Begin Text segment

THE TOPSIGH HELMET
FIRST MODEL

 
Photo Sextant
Photo Sextant
 
one article about the Topsight helmet : 
©SIGNAL Magazine 1996 
French Helmet Visors Clear The Skies for Combat Pilots
Seeing is believing for aircraft and helicopter operators receiving a host of new sensor and control data visually. 
By Robert K. Ackerman
Aviators flying new fighter aircraft and helicopters can receive increased amounts of combat-critical information through helmet displays employing new image collection and projection technologies. These advanced visor display systems can provide pop-up data on aircraft capabilities, threat status and vehicle systems, with some devices also projecting day or night imagery from internal helmet-mounted cameras. 
This visor display technology serves as a two-way sensory input/reception device designed to direct the pilot's attention to suddenly emerging threats. The head motion generated by a pilot turning to face a new threat is translated into target acquisition for lock-on commands to the aircraft's weapons systems. The same visor that provides alert directions just a few centimeters in front of a pilot's eye displays targeting and firing activities as the pilot acts to engage and destroy the adversary. 
These visual cues soon will be augmented by audio directions working in tandem to reduce the pilot's reaction time. Voice commands will take the place of hands-on-stick measures to provide a rapid response to air combat demands. 
These new helmet display systems are being developed by Sextant Avionique, Velizy-Villacoublay, France. Much of this emerging technology builds on company research that explored pilot efficiency under a wide range of manual, audio and visual cues and inputs (SIGNAL, October 1993, page 17). Many of these capabilities are being incorporated incrementally into helmet systems for the Rafale advanced fighter aircraft and the Tiger attack helicopter. 
Pilots flying air combat missions in France's most advanced fighter aircraft soon will be tracking and targeting enemy aircraft with little more than a nod of the head. The Topsight helmet-mounted display, designed for air-to-air combat in the Rafale, provides aircraft status and targeting symbology on the pilot's visor. 
In combat, the aircraft's sensor suite detects a potential target and supplies that information to the helmet system, which presents these data on the visor and directs the pilot where to turn his head to face the target. The pilot then uses the helmet's head-tracking system to designate the adversary for elimination. Using controls on the hands-on throttle and stick, the pilot can lock a missile onto a target, designated by pointing the helmet, without needing to turn the aircraft toward it. 
Paul Beck, product manager for export helmets at Sextant Avionique, cites flight trials demonstrating that--in the target acquisition role--a pilot can acquire a target visually at twice the distance attainable using a normal display system. The aircraft's radar or a missile sensor effectively tells the pilot where to look by placing symbology on the helmet visor. The display is projected onto the visor using a 0.5-inch, high-resolution cathode ray tube system for high-contrast viewing during full daylight conditions.

End Text segment

**Instructions:**
a: According to the Topsight helmet article, what size of cathode ray tube projects the display onto the visor?
b: In the Topsight helmet article, why will voice commands take the place of hands-on-stick measures? Answer in one to three sentences.
c: Retype everything in the Topsight helmet article from "Paul Beck, product" down to "full daylight conditions.".

Begin Data excerpts

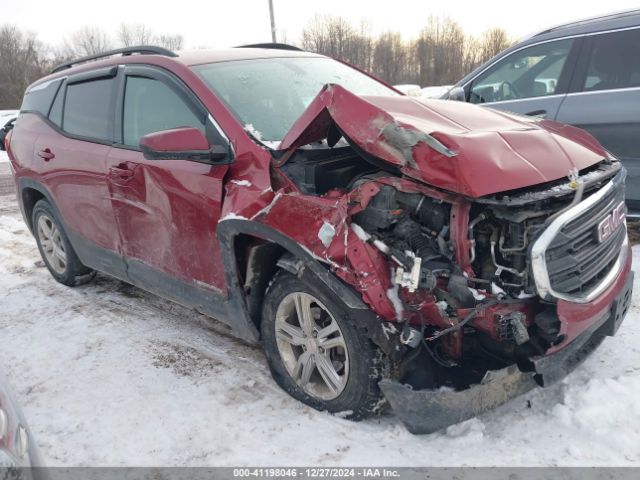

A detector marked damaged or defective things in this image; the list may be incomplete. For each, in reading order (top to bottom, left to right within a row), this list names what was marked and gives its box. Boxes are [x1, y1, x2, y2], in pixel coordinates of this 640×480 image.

crumpled hood [278, 85, 608, 199]
damaged front bumper [380, 270, 636, 436]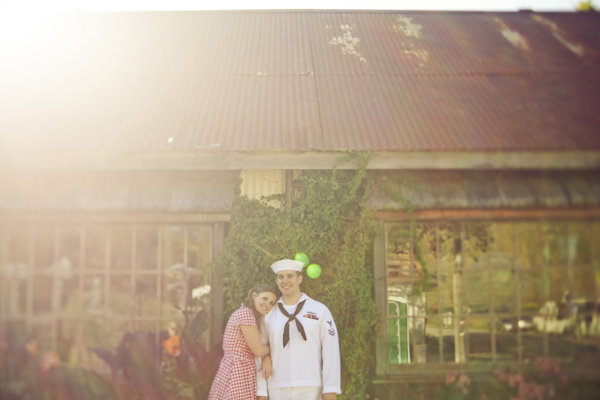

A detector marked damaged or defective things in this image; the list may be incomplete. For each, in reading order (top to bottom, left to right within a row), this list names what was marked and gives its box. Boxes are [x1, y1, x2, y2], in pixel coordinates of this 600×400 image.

rusty corrugated roof [0, 10, 596, 155]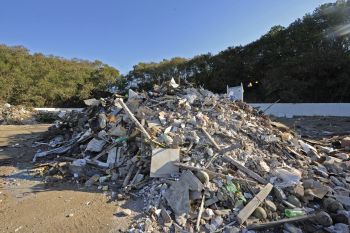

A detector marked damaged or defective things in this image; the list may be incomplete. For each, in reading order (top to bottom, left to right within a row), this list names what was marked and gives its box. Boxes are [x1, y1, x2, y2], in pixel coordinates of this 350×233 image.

broken concrete chunk [150, 148, 179, 177]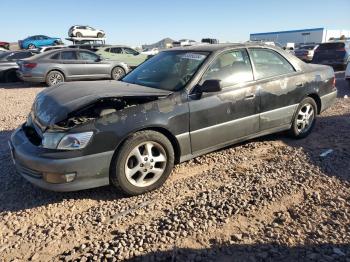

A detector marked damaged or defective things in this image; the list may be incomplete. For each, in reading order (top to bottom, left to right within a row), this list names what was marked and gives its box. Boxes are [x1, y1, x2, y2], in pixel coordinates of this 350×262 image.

crumpled hood [33, 81, 173, 128]
damaged lexus es [9, 43, 338, 194]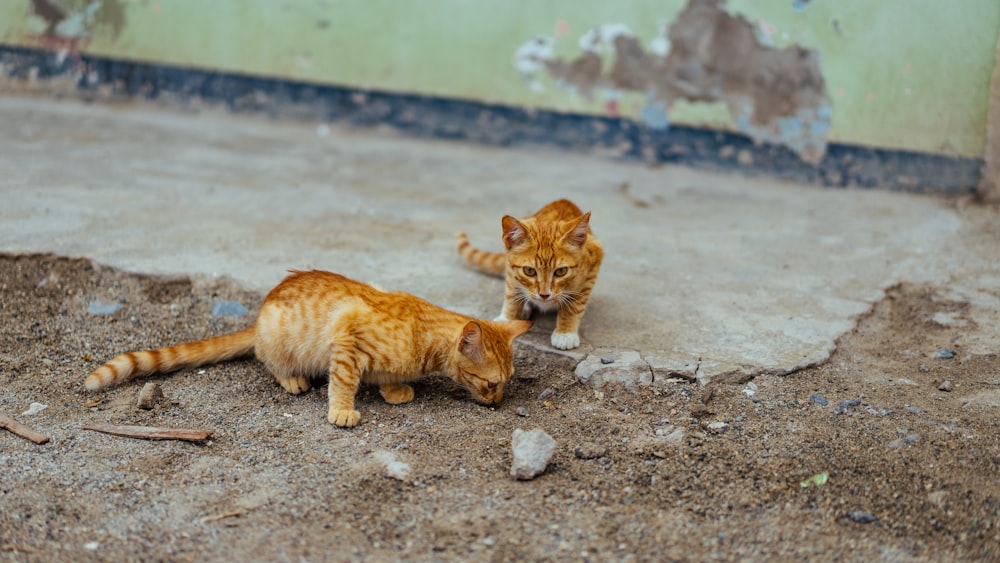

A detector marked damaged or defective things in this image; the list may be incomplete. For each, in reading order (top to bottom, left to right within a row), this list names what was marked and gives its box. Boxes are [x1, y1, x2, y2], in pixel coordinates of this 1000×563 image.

peeling paint on wall [520, 0, 832, 163]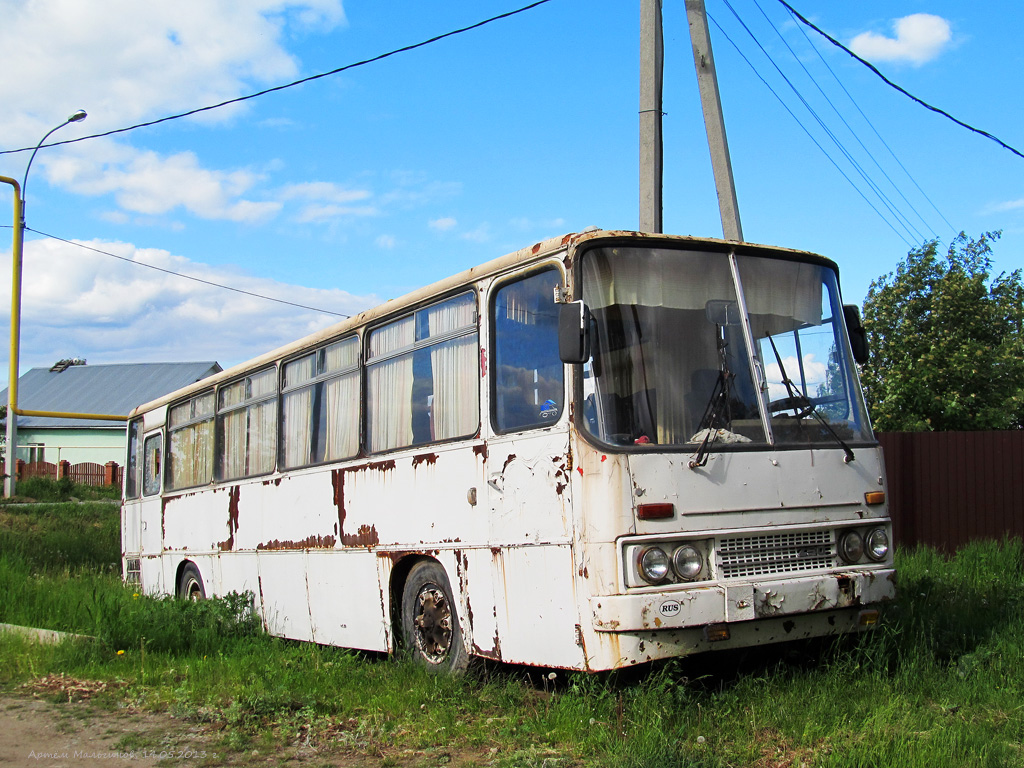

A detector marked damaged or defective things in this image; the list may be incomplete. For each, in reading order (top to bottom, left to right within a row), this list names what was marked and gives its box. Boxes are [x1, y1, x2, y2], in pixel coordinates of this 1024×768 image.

rust damage [410, 450, 438, 468]
abandoned white bus [120, 230, 892, 672]
rust damage [216, 486, 240, 552]
rust damage [344, 524, 380, 548]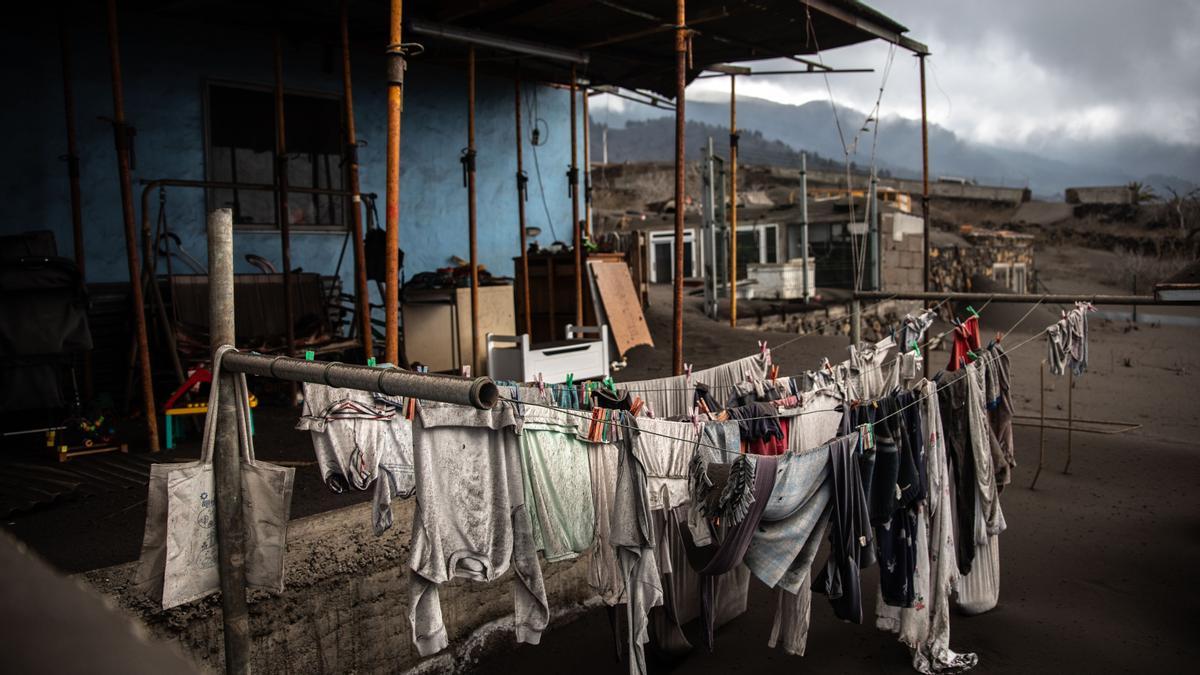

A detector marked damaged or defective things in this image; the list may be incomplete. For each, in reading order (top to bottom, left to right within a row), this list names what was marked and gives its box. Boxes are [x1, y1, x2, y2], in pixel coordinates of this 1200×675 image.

rusted metal pole [59, 15, 92, 398]
rusted metal pole [104, 1, 159, 454]
rusted metal pole [272, 31, 296, 368]
rusted metal pole [340, 0, 372, 360]
rusted metal pole [386, 0, 406, 368]
rusted metal pole [512, 68, 532, 338]
rusted metal pole [672, 0, 688, 374]
rusted metal pole [205, 207, 250, 675]
rusted metal pole [1024, 362, 1048, 488]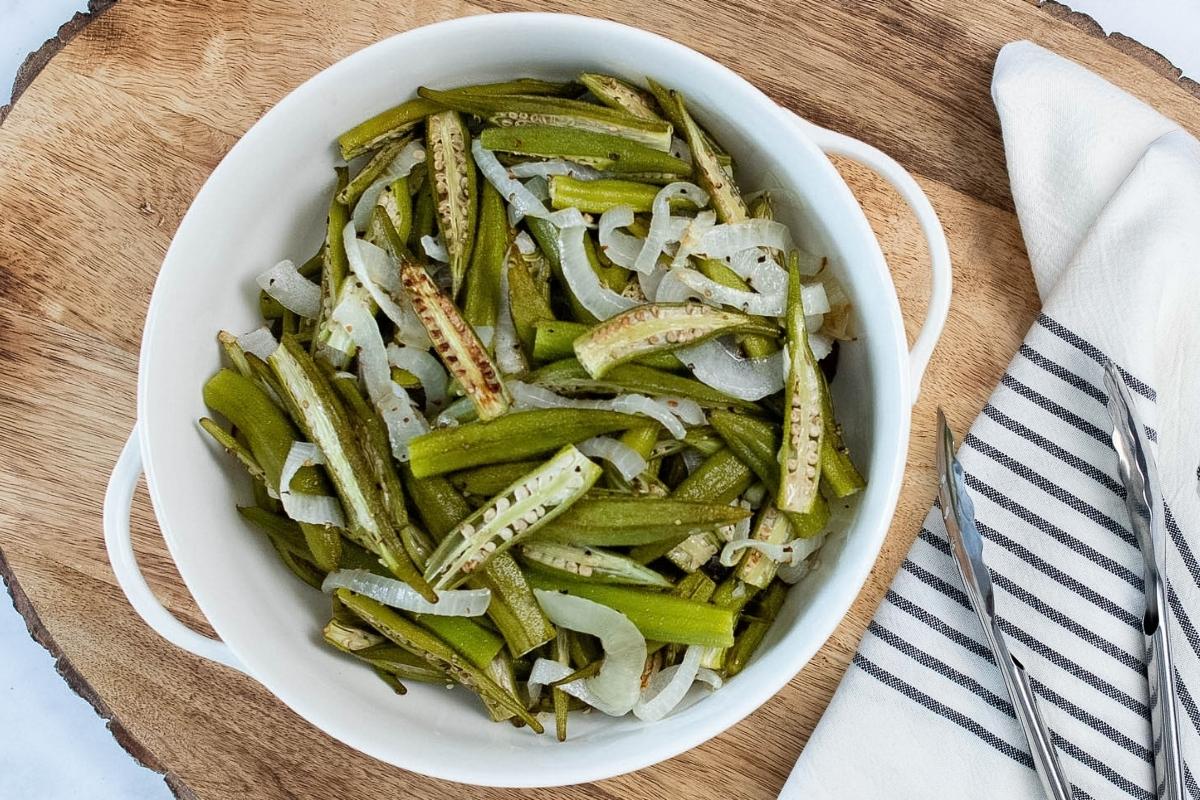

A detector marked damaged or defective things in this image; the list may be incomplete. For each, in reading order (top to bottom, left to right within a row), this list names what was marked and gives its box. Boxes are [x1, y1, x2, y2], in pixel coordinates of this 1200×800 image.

End Data excerpts

**Full solutions:**
a: A 0.5-inch, high-resolution cathode ray tube system projects the display.

b: Voice commands will provide a rapid response to air combat demands. The audio directions will work together with the visual cues to reduce the pilot's reaction time.

c:
Paul Beck, product manager for export helmets at Sextant Avionique, cites flight trials demonstrating that--in the target acquisition role--a pilot can acquire a target visually at twice the distance attainable using a normal display system. The aircraft's radar or a missile sensor effectively tells the pilot where to look by placing symbology on the helmet visor. The display is projected onto the visor using a 0.5-inch, high-resolution cathode ray tube system for high-contrast viewing during full daylight conditions.